Kawasaki disease is an idiopathic disease especially affecting children, an inflammation of the medium and small blood vessels, especially the coronary heart, which is also called lymphatic lymph node syndrome; it also affects the lymph nodes, skin and mucous membranes inside the mouth, nose and throat. The clinical features of Kawasaki disease vary over time, divided into three stages: acute, sub-acute, and convalescence, and in some add a fourth stage called chronic, and we will provide a detailed explanation of the symptoms at each stage respectively.

Symptoms of acute phase

The temperature is more than or equal to 39 degrees Celsius, sometimes more than 40 degrees Celsius, and the high temperature lasts for 4-5 days. If not treated, it extends to 4 weeks (11 days in average) , But with the use of appropriate treatments the heat decreases within two days, and is associated with some of these symptoms:

  • The patient suffers from inflammation of the conjunctiva where the eye is red, with no secretions of the eye, and the inflammation is painless and does not affect the eyes in the long term.
  • The patient suffers from a change in the size of the limbs especially the feet where they sneeze with redness and pain when the doctor examined clinically.
  • Change in the tongue and mouth where the tongue becomes pink and called the tongue strawberry, and also occur cracks and bleeding and dry lips.
  • Redness and irritation of the skin around the anus.
  • Tension of the patient and his sense of discomfort and frenzy.
  • Problems in the urinary system, digestive and liver as well.
  • When the neck is examined, the swelling of the lymph nodes is present. The swelling is often painless and on one side and at the front of the neck and is more than 1.5 centimeter.
  • Inflammation of the heart muscle and the surrounding circumference of the heart.
  • During five days of heat there is a rash, characterized by a rash that affects the trunk and limbs, and this rash is a bumpy and called a rash of polymorphism.

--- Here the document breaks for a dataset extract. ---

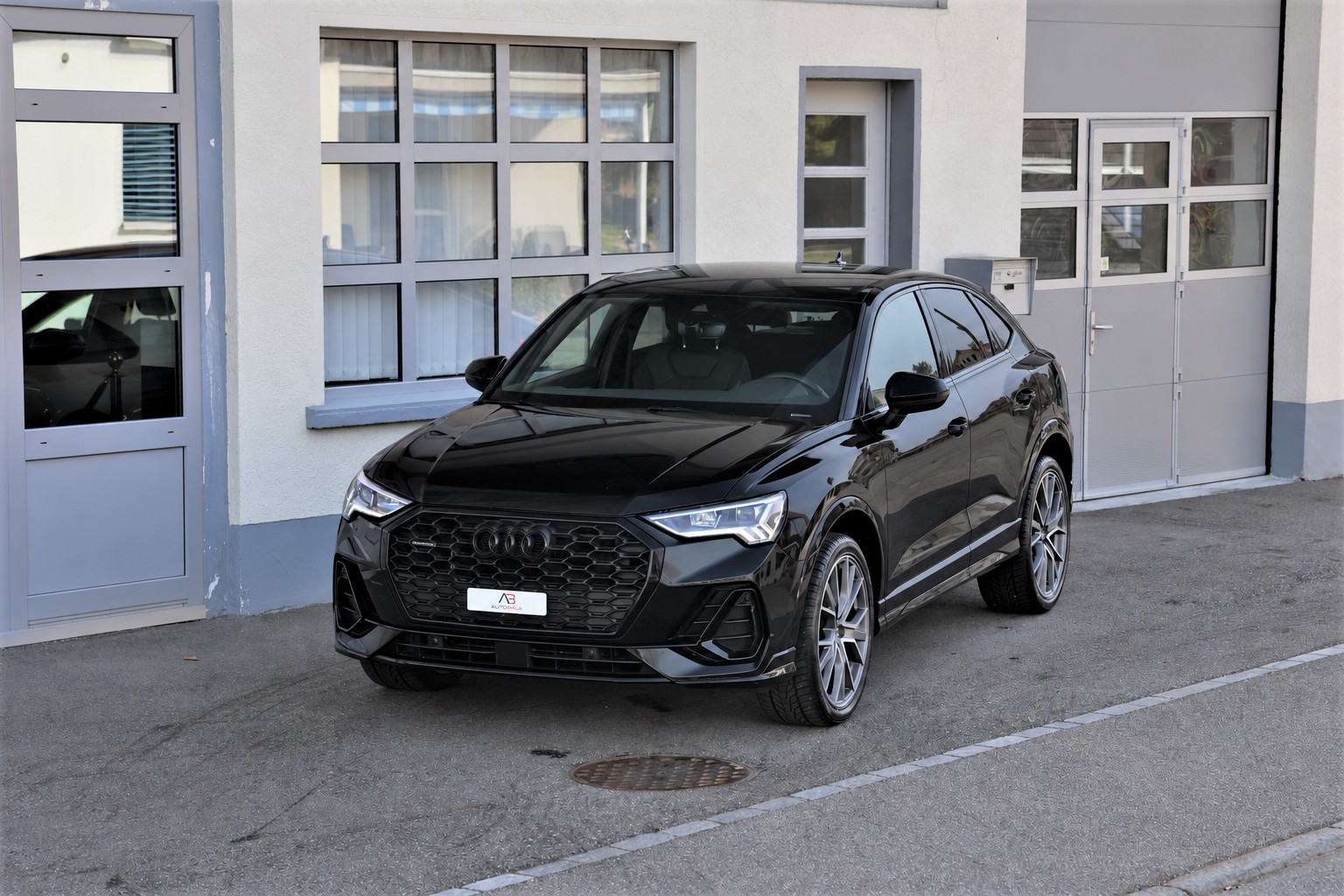 AUDI Q3 Sportback 40 TDI S line Attraction quattro S-tronic (CH)-image-0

Symptoms of the sub-acute phase

The acute phase begins when the fever subsides and lasts until the fourth to sixth week. The distinguishing features of this stage are the skin flaking around the toes and hands, the number of blood platelets that may exceed 1 million μl, and the onset of coronary angiography, so the risk of sudden death is Top at this stage.

Other symptoms of this stage are constant irritability, loss of appetite, congenital congestion, joint pain, vomiting with diarrhea, and persistent fever beyond three weeks may be a bad indicator of the disease called Kawasaki disease, because the persistence of heat causes a greater risk to the patient because it increases heart complications .,

Symptoms of convalescent stage

This stage is characterized by the disappearance of all clinical symptoms of the disease, usually within three months of the disease, but at this stage the laboratory tests begin to return to readings similar to the readings recorded at the beginning of the disease, for example: sedimentation rate (ESR), and C interactive protein return to the rise .

During this phase, cardiac malformations may persist. Small, dilated coronary arteries tend to return to normal on their own (60% of cases), but large blood vessels may expand, and myocardial infarction can occur at this stage.

Symptoms of chronic stage

This stage is of the most important for patients who developed heart complications, and continue for the rest of the age because the extensions in blood vessels formed in childhood, may rupture in adulthood or beyond, and in some rare cases may suffer from temporary hearing loss and paralysis in the facial nerve VII, or water on the lung, the patient may also suffer from jaundice, diarrhea, vomiting, abdominal pain, joint pain, swelling of the testes and redness in the place of injectable tuberculosis.